-------- Raw records
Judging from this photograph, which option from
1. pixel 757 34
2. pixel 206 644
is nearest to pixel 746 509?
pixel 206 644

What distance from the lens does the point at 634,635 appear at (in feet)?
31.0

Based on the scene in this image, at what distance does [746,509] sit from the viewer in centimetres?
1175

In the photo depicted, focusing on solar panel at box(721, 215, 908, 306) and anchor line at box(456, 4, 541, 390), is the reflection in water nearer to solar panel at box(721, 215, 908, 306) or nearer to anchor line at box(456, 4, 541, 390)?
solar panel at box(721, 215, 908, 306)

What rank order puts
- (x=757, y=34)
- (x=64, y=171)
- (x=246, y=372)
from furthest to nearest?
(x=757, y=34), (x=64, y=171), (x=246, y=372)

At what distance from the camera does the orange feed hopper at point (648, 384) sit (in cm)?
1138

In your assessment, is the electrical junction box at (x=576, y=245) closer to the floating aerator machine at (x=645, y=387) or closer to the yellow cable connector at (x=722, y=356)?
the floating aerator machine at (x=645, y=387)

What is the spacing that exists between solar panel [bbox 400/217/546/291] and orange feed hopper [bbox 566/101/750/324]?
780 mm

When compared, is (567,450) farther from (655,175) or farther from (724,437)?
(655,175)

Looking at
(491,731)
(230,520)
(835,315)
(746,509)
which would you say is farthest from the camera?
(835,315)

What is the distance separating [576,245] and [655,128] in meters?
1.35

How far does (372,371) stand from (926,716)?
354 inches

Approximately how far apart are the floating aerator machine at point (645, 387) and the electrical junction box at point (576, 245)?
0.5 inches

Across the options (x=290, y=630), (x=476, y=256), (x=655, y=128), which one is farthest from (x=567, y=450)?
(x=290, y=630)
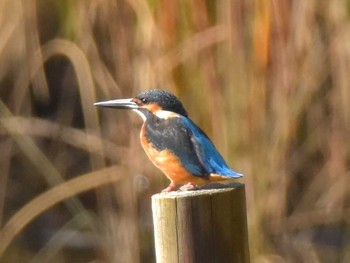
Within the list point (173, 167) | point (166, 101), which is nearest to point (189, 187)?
point (173, 167)

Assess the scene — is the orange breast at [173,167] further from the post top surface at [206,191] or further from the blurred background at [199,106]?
the blurred background at [199,106]

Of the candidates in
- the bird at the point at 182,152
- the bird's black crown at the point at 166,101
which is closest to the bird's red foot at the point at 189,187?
the bird at the point at 182,152

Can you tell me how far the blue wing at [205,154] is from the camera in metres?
1.88

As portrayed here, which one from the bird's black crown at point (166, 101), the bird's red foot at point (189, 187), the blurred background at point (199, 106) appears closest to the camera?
the bird's red foot at point (189, 187)

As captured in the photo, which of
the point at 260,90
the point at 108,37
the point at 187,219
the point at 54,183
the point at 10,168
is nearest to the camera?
the point at 187,219

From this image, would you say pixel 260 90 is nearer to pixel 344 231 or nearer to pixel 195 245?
pixel 344 231

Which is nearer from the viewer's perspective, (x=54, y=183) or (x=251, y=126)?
(x=251, y=126)

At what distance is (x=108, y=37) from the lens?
348 centimetres

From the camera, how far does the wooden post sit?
1748 millimetres

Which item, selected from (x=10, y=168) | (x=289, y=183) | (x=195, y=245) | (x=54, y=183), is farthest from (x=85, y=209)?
(x=195, y=245)

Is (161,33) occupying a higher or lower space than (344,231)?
higher

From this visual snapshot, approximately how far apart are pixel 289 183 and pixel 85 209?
0.80 metres

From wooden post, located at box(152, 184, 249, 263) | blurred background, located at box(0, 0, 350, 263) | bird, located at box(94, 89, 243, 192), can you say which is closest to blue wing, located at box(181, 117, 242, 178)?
bird, located at box(94, 89, 243, 192)

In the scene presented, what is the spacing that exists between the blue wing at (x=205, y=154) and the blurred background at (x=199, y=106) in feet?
4.28
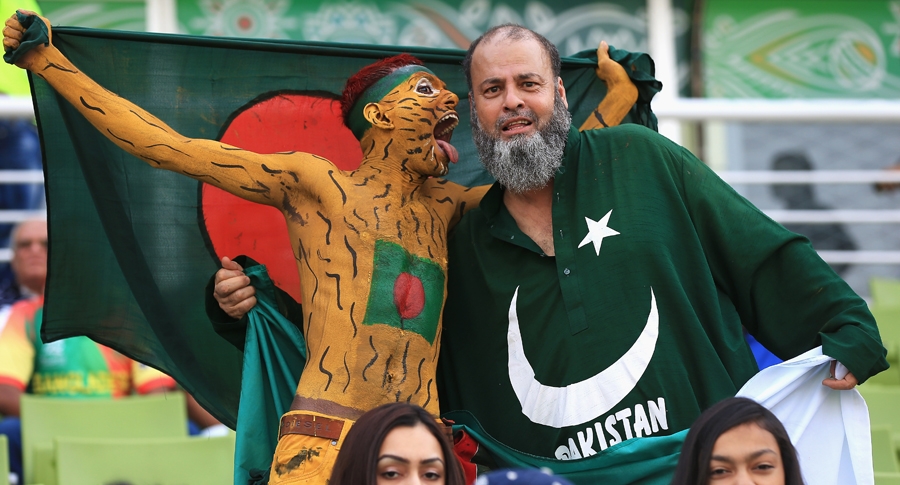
----------------
To be done: Please rewrite the material above with every "electrical junction box" changed to "control box", keeping everything else the same and leaving out the pictures.

Result of this task:
Judging from this photograph, which option from
1. pixel 757 34
2. pixel 206 644
is nearest to pixel 746 509?
pixel 206 644

What distance from the lens does the point at 634,635 appear at (in feet)?
31.0

Based on the scene in this image, at what distance does [746,509] sit from the viewer in centimetres?
1175

In the photo depicted, focusing on solar panel at box(721, 215, 908, 306) and anchor line at box(456, 4, 541, 390), is the reflection in water nearer to solar panel at box(721, 215, 908, 306) or nearer to anchor line at box(456, 4, 541, 390)?
solar panel at box(721, 215, 908, 306)

What rank order puts
- (x=757, y=34)
- (x=64, y=171)
- (x=246, y=372)
from furthest to nearest?
(x=757, y=34), (x=64, y=171), (x=246, y=372)

At what distance from the camera does the orange feed hopper at point (648, 384) sit (in cm)?
1138

In your assessment, is the control box at (x=576, y=245) closer to the floating aerator machine at (x=645, y=387) or closer to the yellow cable connector at (x=722, y=356)?
the floating aerator machine at (x=645, y=387)

What is the spacing that exists between solar panel [bbox 400/217/546/291] and orange feed hopper [bbox 566/101/750/324]?
780 mm

When compared, is (567,450) farther from (655,175) or farther from (724,437)?
(655,175)

Looking at
(491,731)
(230,520)
(835,315)
(746,509)
which would you say is farthest from the camera?
(835,315)

What is the distance separating [576,245] and [655,128] in meters?
1.35

How far does (372,371) stand from (926,716)?
354 inches

Approximately how far apart are the floating aerator machine at point (645, 387) and the control box at point (576, 245)?
0.5 inches

Across the options (x=290, y=630), (x=476, y=256), (x=655, y=128), which one is farthest from (x=567, y=450)?
(x=290, y=630)
Within the list point (173, 167) | point (166, 101), which is nearest to point (189, 187)?
point (173, 167)

Assess the scene — is the orange breast at [173,167] further from the post top surface at [206,191] or further from the blurred background at [199,106]?
the blurred background at [199,106]

Of the candidates in
- the bird at the point at 182,152
- the bird's black crown at the point at 166,101
which is closest to the bird's red foot at the point at 189,187?
the bird at the point at 182,152

Can you tell me how far the blue wing at [205,154] is from the camera in metres?
1.88

As portrayed here, which one from the bird's black crown at point (166, 101), the bird's red foot at point (189, 187), the blurred background at point (199, 106) appears closest to the camera?
the bird's red foot at point (189, 187)

As captured in the photo, which of
the point at 260,90
the point at 108,37
the point at 187,219
the point at 54,183
the point at 10,168
is nearest to the camera?
the point at 187,219

From this image, would you say pixel 260 90 is nearer to pixel 344 231 or nearer to pixel 195 245?
pixel 344 231

Which is nearer from the viewer's perspective, (x=54, y=183) or (x=251, y=126)?
(x=251, y=126)

At what distance is (x=108, y=37) from the lens?
348 centimetres

From the camera, how far does the wooden post sit?
1748 millimetres

Which item, selected from (x=10, y=168) | (x=289, y=183) | (x=195, y=245) | (x=54, y=183), is farthest from (x=85, y=209)?
(x=195, y=245)

Is (161,33) occupying a higher or lower space than (344,231)?
higher

From this visual snapshot, approximately how far apart are pixel 289 183 and pixel 85 209?
0.80 metres

From wooden post, located at box(152, 184, 249, 263) | blurred background, located at box(0, 0, 350, 263) | bird, located at box(94, 89, 243, 192), can you say which is closest to blue wing, located at box(181, 117, 242, 178)?
bird, located at box(94, 89, 243, 192)

In the scene presented, what is the spacing that exists between the blue wing at (x=205, y=154) and the blurred background at (x=199, y=106) in feet?
4.28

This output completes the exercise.